From the line containing "Zestaw mikrofonów USB" down to the line containing "光芒先發投手史奈爾擔綱MLB電玩競賽的開幕戰。(美聯社資料照)" in the records below, reproduce every line exactly, ends included, and omit all others.

PROVIDED INFORMATION
##########

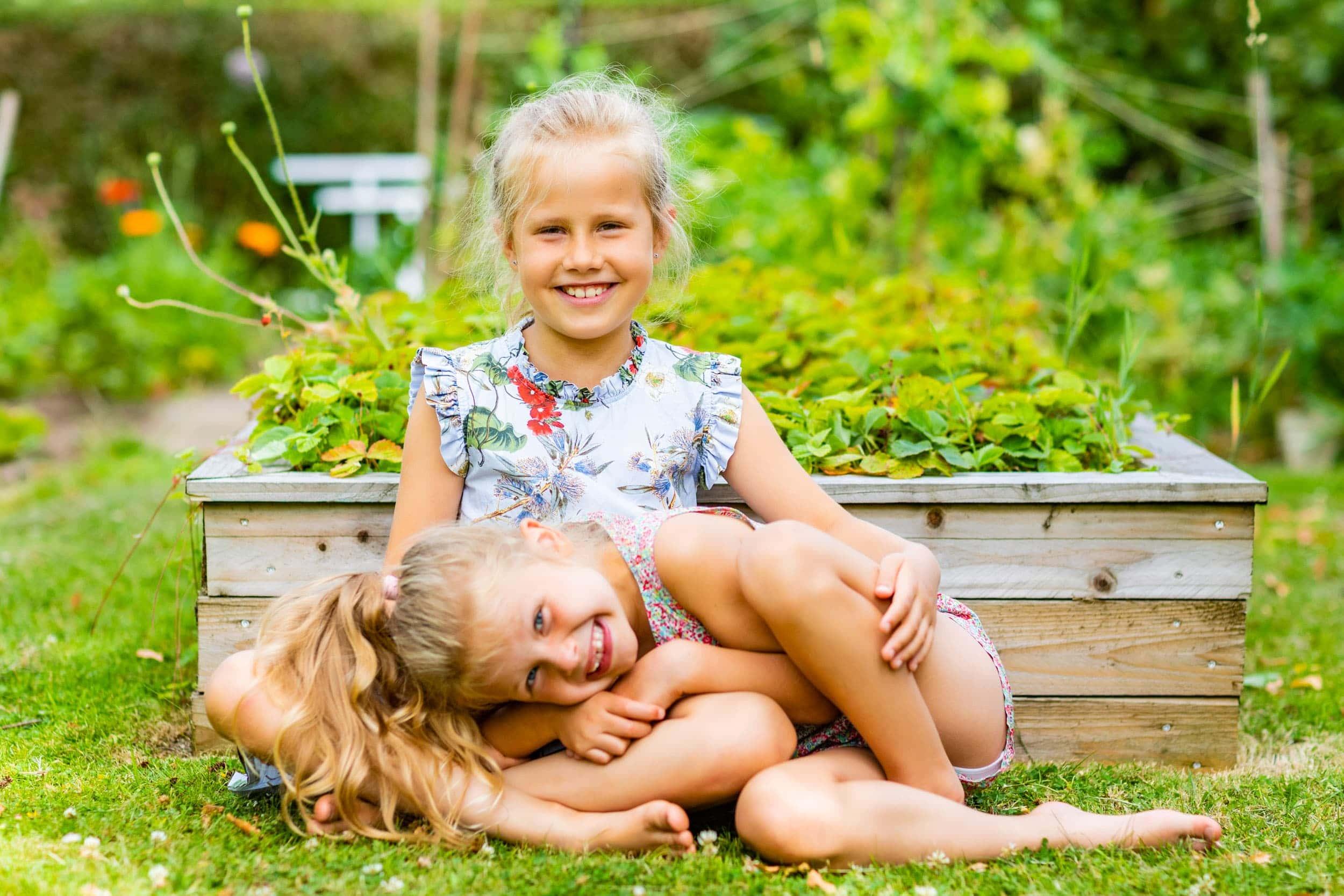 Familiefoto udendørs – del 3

##########

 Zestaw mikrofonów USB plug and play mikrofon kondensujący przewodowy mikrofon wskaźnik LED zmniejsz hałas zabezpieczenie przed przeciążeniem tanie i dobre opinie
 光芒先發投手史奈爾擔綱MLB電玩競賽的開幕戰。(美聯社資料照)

##########

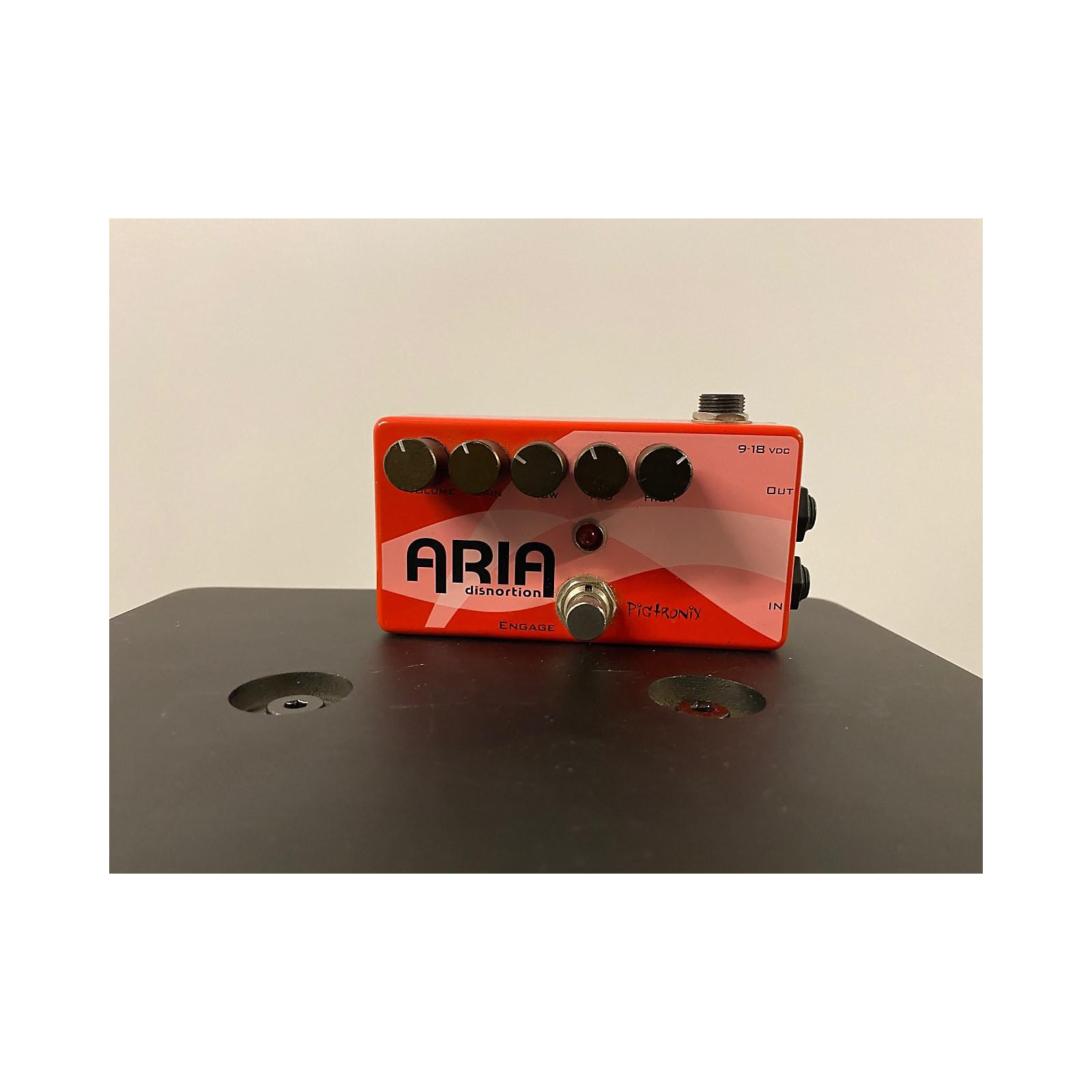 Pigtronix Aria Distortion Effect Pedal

##########

RESPONSE TO THE EXERCISE
 Zestaw mikrofonów USB plug and play mikrofon kondensujący przewodowy mikrofon wskaźnik LED zmniejsz hałas zabezpieczenie przed przeciążeniem tanie i dobre opinie
 光芒先發投手史奈爾擔綱MLB電玩競賽的開幕戰。(美聯社資料照)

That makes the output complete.